DATA TO PROCESS:

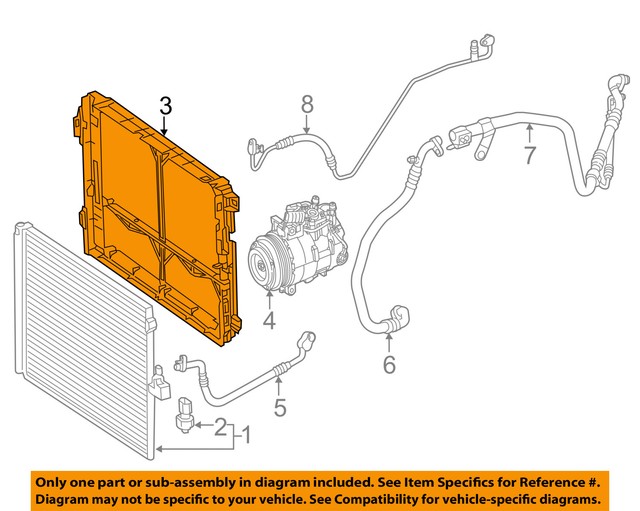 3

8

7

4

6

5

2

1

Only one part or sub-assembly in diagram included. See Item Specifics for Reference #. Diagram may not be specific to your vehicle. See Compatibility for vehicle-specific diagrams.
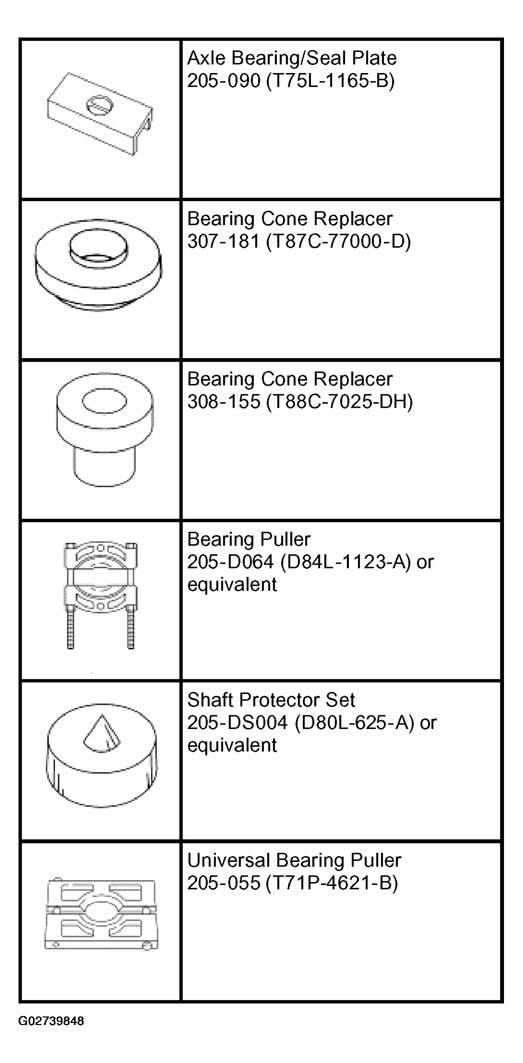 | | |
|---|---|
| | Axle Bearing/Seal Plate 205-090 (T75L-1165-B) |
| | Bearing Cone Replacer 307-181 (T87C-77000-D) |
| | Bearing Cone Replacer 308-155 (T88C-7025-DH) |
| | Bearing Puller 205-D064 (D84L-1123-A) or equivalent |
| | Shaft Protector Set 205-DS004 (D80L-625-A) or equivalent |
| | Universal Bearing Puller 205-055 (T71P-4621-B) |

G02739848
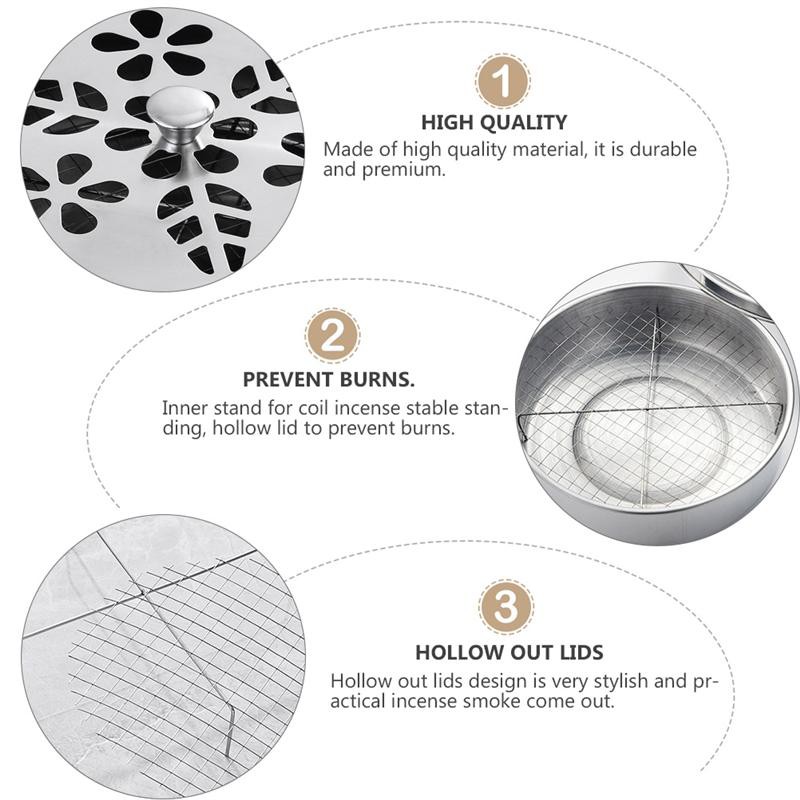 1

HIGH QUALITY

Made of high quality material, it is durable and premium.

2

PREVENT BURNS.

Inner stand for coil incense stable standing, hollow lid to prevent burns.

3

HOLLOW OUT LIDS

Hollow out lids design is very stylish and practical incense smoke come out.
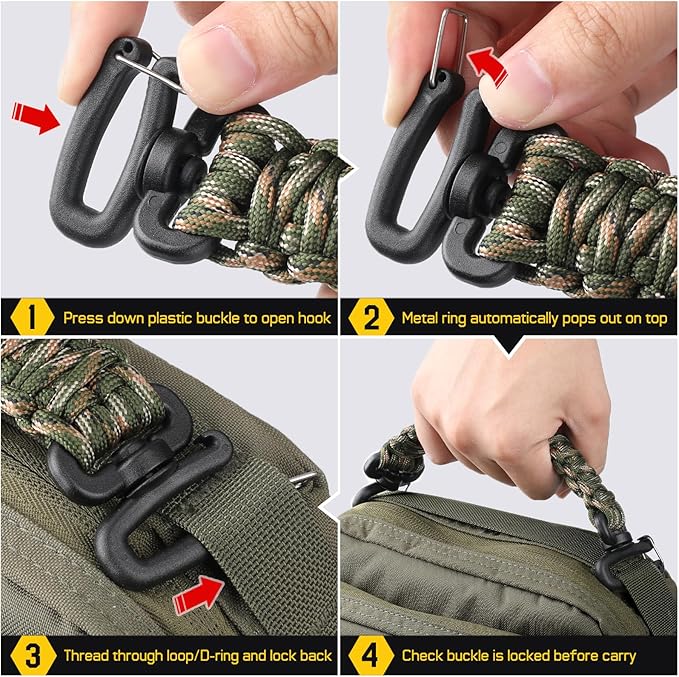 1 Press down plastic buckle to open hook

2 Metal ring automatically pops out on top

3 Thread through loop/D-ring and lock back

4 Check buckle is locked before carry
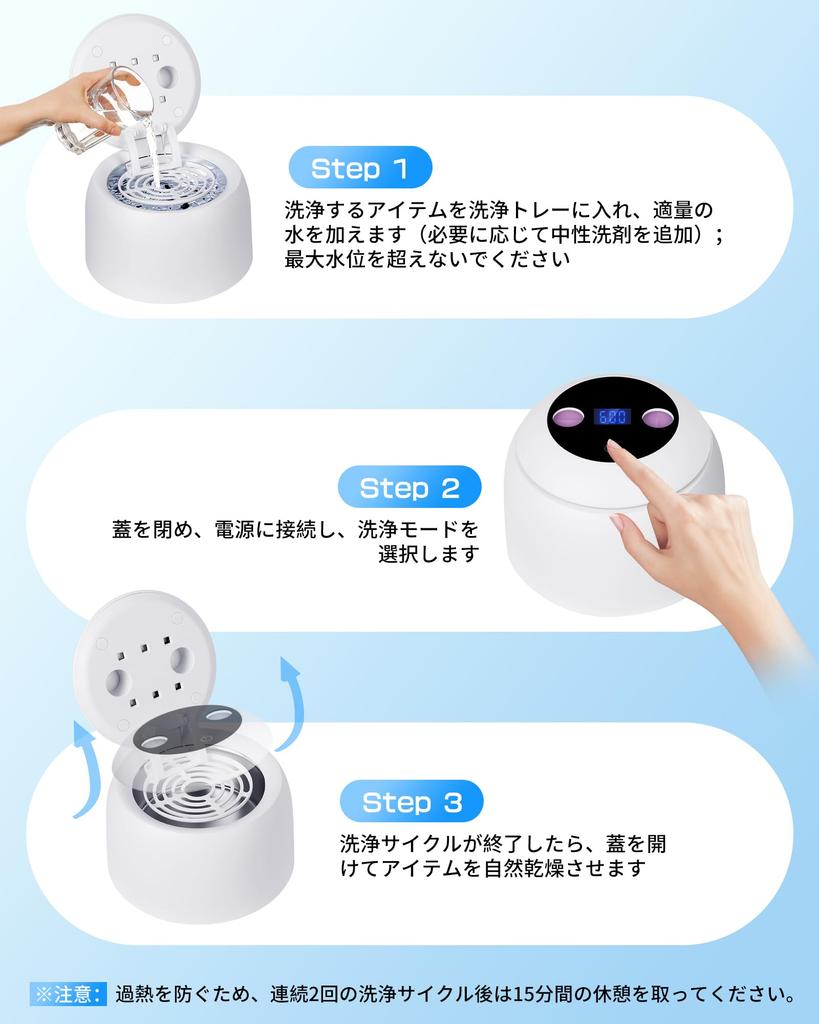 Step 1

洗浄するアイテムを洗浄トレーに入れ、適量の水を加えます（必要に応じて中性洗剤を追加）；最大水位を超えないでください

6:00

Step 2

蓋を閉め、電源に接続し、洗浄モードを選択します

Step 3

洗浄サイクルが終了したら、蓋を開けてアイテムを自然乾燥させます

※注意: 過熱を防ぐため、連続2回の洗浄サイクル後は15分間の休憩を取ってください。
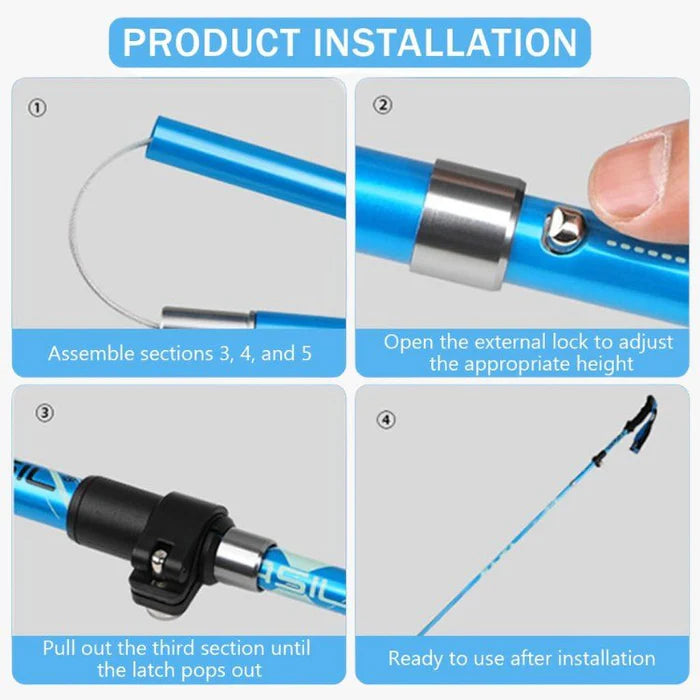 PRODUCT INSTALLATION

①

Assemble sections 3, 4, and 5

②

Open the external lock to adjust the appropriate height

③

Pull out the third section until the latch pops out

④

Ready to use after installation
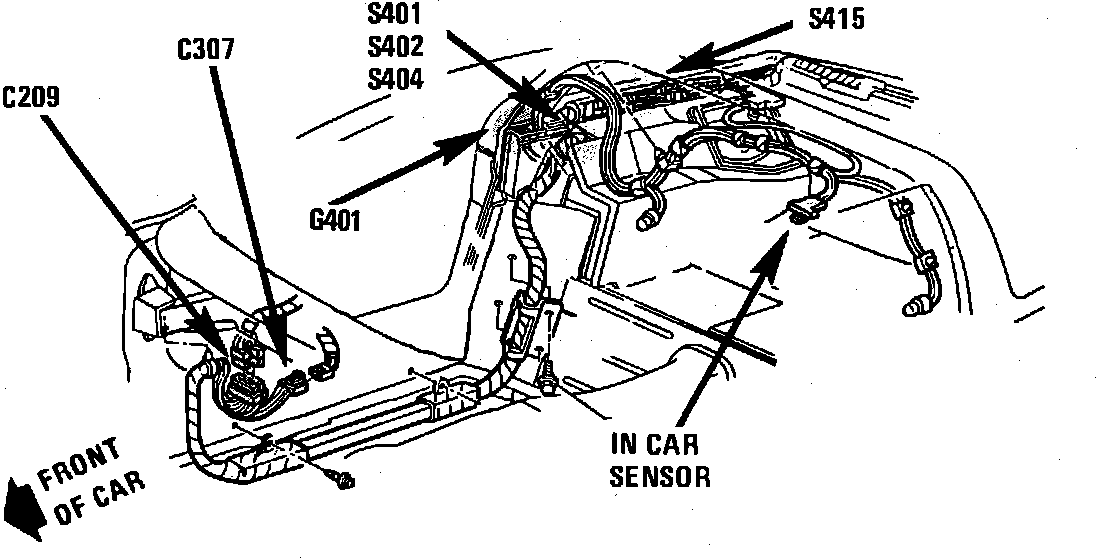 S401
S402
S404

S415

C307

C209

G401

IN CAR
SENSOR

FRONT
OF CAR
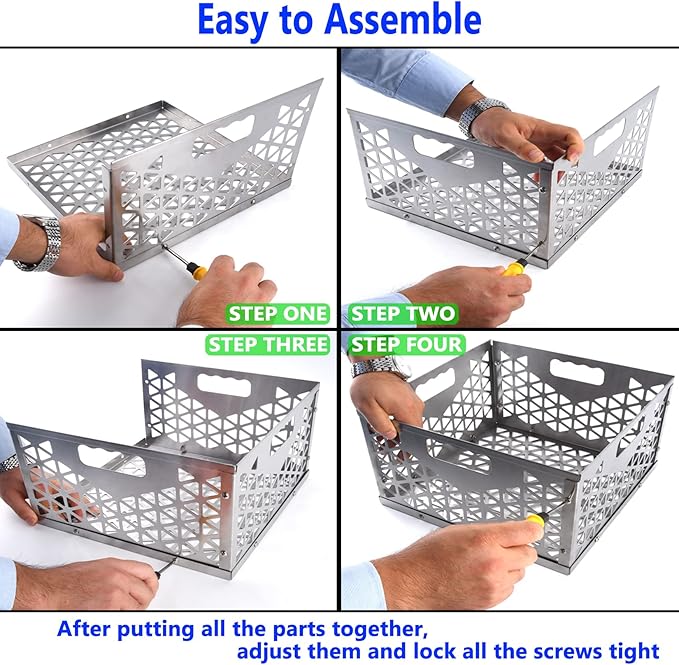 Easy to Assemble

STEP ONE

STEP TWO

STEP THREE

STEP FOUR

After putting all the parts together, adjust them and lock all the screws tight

TASK ITEM:
Repeat everything in the records above exactly, except the pictures.

WRITTEN REPLY:
 3

8

7

4

6

5

2

1

Only one part or sub-assembly in diagram included. See Item Specifics for Reference #. Diagram may not be specific to your vehicle. See Compatibility for vehicle-specific diagrams.
 | | |
|---|---|
| | Axle Bearing/Seal Plate 205-090 (T75L-1165-B) |
| | Bearing Cone Replacer 307-181 (T87C-77000-D) |
| | Bearing Cone Replacer 308-155 (T88C-7025-DH) |
| | Bearing Puller 205-D064 (D84L-1123-A) or equivalent |
| | Shaft Protector Set 205-DS004 (D80L-625-A) or equivalent |
| | Universal Bearing Puller 205-055 (T71P-4621-B) |

G02739848
 1

HIGH QUALITY

Made of high quality material, it is durable and premium.

2

PREVENT BURNS.

Inner stand for coil incense stable standing, hollow lid to prevent burns.

3

HOLLOW OUT LIDS

Hollow out lids design is very stylish and practical incense smoke come out.
 1 Press down plastic buckle to open hook

2 Metal ring automatically pops out on top

3 Thread through loop/D-ring and lock back

4 Check buckle is locked before carry
 Step 1

洗浄するアイテムを洗浄トレーに入れ、適量の水を加えます（必要に応じて中性洗剤を追加）；最大水位を超えないでください

6:00

Step 2

蓋を閉め、電源に接続し、洗浄モードを選択します

Step 3

洗浄サイクルが終了したら、蓋を開けてアイテムを自然乾燥させます

※注意: 過熱を防ぐため、連続2回の洗浄サイクル後は15分間の休憩を取ってください。
 PRODUCT INSTALLATION

①

Assemble sections 3, 4, and 5

②

Open the external lock to adjust the appropriate height

③

Pull out the third section until the latch pops out

④

Ready to use after installation
 S401
S402
S404

S415

C307

C209

G401

IN CAR
SENSOR

FRONT
OF CAR
 Easy to Assemble

STEP ONE

STEP TWO

STEP THREE

STEP FOUR

After putting all the parts together, adjust them and lock all the screws tight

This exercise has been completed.